Your objective
Update everything from the line that contains "At what depth" down to the end of the records, changing "white sneaker" to "white shoe" and leaving all else unchanged.

Rows

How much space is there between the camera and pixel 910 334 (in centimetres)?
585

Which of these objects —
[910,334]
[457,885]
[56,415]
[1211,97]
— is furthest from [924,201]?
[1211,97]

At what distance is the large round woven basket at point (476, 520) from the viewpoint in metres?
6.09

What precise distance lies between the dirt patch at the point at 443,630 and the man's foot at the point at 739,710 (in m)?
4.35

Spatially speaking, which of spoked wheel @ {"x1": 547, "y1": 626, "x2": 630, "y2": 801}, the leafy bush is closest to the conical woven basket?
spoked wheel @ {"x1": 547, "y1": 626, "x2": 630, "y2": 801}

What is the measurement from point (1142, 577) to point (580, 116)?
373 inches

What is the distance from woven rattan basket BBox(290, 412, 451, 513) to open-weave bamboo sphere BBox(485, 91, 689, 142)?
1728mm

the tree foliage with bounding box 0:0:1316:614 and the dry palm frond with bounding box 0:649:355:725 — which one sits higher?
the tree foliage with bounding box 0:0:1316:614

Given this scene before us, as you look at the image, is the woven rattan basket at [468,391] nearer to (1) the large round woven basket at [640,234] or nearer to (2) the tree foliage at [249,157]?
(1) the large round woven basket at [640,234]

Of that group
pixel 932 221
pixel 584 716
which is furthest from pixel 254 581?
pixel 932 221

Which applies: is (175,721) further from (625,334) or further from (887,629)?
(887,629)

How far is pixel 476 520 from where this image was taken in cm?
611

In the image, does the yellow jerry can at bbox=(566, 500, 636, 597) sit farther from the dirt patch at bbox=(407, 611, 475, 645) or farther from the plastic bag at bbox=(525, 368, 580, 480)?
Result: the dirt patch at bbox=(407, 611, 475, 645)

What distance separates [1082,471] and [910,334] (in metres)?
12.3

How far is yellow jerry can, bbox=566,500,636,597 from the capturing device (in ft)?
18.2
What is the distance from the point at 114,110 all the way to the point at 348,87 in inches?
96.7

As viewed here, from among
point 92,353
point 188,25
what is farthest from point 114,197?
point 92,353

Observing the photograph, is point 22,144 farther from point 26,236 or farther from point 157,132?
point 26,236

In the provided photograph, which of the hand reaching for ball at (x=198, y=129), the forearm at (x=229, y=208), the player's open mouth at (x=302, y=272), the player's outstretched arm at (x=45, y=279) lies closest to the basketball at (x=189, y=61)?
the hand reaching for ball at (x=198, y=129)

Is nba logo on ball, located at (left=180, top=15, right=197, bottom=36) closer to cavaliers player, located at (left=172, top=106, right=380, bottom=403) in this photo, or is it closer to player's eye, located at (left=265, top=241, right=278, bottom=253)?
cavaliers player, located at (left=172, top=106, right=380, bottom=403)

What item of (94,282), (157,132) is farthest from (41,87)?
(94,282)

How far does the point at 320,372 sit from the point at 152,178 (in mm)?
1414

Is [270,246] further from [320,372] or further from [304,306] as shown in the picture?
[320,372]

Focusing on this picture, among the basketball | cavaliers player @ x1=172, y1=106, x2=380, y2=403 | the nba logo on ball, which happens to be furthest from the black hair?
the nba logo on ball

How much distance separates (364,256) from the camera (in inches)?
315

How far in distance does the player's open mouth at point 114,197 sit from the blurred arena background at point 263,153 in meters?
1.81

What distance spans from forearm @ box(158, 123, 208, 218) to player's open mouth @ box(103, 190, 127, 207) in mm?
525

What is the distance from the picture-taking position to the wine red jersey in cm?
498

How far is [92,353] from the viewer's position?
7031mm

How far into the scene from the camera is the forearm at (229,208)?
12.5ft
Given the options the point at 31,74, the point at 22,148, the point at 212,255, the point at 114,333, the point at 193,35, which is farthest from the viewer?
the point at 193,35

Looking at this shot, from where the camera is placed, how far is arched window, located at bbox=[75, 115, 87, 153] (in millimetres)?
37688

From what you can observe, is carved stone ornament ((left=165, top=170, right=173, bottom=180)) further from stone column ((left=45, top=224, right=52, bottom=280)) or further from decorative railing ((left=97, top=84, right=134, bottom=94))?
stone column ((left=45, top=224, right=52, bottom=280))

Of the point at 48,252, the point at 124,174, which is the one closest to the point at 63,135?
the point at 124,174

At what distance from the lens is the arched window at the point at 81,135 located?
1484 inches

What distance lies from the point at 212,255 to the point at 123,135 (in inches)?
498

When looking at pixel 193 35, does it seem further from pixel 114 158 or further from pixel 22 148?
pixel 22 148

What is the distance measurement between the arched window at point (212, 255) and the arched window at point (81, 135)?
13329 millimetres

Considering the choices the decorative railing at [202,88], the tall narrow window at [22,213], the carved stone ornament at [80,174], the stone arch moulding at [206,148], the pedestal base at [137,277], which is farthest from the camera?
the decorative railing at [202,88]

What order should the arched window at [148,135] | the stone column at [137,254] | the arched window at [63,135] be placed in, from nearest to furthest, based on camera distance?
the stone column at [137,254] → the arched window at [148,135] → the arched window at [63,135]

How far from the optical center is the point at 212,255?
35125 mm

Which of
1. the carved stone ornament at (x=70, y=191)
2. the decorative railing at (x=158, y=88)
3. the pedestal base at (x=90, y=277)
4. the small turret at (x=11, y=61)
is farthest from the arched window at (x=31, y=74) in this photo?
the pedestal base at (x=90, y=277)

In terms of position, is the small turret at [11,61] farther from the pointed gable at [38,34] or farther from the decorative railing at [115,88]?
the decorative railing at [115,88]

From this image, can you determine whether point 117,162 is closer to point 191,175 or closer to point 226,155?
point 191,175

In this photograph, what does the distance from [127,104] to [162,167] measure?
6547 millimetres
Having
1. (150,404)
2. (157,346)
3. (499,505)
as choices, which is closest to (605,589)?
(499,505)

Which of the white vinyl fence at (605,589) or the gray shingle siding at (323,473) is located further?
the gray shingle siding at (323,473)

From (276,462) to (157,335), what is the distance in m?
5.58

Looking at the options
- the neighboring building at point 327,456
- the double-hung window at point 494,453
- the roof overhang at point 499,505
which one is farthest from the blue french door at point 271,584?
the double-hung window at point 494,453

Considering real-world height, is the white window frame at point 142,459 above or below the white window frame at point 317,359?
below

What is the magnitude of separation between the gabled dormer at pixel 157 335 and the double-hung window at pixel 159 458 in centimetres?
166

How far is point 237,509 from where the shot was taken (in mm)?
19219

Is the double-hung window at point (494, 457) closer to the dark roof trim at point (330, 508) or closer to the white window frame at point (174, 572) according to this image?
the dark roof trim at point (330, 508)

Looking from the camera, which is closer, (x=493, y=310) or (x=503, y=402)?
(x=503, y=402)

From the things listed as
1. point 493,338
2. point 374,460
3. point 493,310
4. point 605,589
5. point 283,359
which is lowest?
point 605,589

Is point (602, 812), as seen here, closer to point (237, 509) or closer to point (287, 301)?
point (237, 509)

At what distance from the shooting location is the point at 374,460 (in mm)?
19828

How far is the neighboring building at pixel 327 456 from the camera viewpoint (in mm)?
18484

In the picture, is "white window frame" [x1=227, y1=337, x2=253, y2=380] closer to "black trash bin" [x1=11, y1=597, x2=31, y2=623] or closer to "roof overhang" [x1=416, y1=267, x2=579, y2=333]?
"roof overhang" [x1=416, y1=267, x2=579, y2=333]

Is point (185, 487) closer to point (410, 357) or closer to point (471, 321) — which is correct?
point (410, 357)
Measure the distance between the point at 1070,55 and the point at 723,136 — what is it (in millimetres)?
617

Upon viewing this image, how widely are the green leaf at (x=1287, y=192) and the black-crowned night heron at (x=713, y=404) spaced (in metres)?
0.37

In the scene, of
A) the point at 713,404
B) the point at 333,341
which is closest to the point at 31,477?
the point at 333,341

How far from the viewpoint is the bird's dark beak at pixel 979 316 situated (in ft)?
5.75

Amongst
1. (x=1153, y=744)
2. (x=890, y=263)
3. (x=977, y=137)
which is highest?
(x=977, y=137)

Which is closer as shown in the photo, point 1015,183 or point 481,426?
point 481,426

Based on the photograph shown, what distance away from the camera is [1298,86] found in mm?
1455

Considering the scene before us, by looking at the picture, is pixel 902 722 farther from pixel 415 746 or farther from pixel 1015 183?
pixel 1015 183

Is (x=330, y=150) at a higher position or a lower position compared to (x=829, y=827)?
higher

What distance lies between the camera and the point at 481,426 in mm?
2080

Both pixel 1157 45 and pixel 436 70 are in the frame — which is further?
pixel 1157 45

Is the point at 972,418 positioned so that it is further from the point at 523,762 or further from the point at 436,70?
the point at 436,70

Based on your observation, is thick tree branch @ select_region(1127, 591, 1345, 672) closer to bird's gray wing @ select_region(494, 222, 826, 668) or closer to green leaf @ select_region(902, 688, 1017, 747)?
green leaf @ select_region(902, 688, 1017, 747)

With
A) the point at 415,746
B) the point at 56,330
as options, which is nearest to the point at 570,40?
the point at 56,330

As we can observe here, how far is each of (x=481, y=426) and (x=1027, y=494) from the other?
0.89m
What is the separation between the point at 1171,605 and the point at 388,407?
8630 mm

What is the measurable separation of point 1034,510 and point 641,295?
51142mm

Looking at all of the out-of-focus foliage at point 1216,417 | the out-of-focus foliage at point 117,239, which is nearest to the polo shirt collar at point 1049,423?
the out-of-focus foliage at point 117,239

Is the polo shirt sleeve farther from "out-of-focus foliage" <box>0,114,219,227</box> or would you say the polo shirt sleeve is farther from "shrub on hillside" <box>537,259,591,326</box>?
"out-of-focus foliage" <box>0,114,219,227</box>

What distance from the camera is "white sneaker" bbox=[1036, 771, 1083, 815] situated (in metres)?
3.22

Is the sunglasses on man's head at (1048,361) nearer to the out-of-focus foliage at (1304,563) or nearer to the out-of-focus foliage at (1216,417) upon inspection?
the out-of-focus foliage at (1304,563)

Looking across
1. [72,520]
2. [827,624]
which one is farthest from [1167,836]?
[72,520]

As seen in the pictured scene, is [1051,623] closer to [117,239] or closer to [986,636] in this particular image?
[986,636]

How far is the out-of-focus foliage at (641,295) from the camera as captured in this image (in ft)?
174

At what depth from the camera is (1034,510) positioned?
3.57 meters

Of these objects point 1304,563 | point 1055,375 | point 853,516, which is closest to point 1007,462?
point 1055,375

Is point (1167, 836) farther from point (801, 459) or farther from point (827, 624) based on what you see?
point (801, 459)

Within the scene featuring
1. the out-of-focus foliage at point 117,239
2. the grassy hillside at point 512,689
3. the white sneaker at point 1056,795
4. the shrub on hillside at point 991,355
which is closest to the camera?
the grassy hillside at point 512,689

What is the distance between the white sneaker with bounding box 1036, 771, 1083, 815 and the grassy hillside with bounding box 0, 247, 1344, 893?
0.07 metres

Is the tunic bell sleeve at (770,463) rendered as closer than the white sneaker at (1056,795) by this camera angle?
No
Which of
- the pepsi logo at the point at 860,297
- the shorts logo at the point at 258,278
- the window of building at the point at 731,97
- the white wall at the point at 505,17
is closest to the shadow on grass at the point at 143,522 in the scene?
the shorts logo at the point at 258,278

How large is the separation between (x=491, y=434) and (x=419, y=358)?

Correct response
At what depth from the camera is (1034,510) positioned?
3.57 meters

Of these objects point 1304,563 | point 1055,375 | point 853,516, which is closest to point 1007,462?
point 1055,375

Is point (1167, 836) farther from point (801, 459) or farther from point (827, 624) based on what you see?
point (801, 459)

Within the scene featuring
1. the out-of-focus foliage at point 117,239
2. the grassy hillside at point 512,689
3. the white shoe at point 1056,795
4. the shrub on hillside at point 991,355
which is closest to the camera?
the grassy hillside at point 512,689

What is the distance between the white shoe with bounding box 1036, 771, 1083, 815 and the grassy hillside with bounding box 0, 247, 1344, 893?
0.07 metres

Is the tunic bell sleeve at (770,463) rendered as closer than the white shoe at (1056,795) by this camera angle?
No
Which of
- the pepsi logo at the point at 860,297
- the shorts logo at the point at 258,278
- the window of building at the point at 731,97
- the white wall at the point at 505,17
is closest to the shadow on grass at the point at 143,522 in the scene?
the shorts logo at the point at 258,278

How large is the separation between (x=491, y=434) and (x=419, y=358)?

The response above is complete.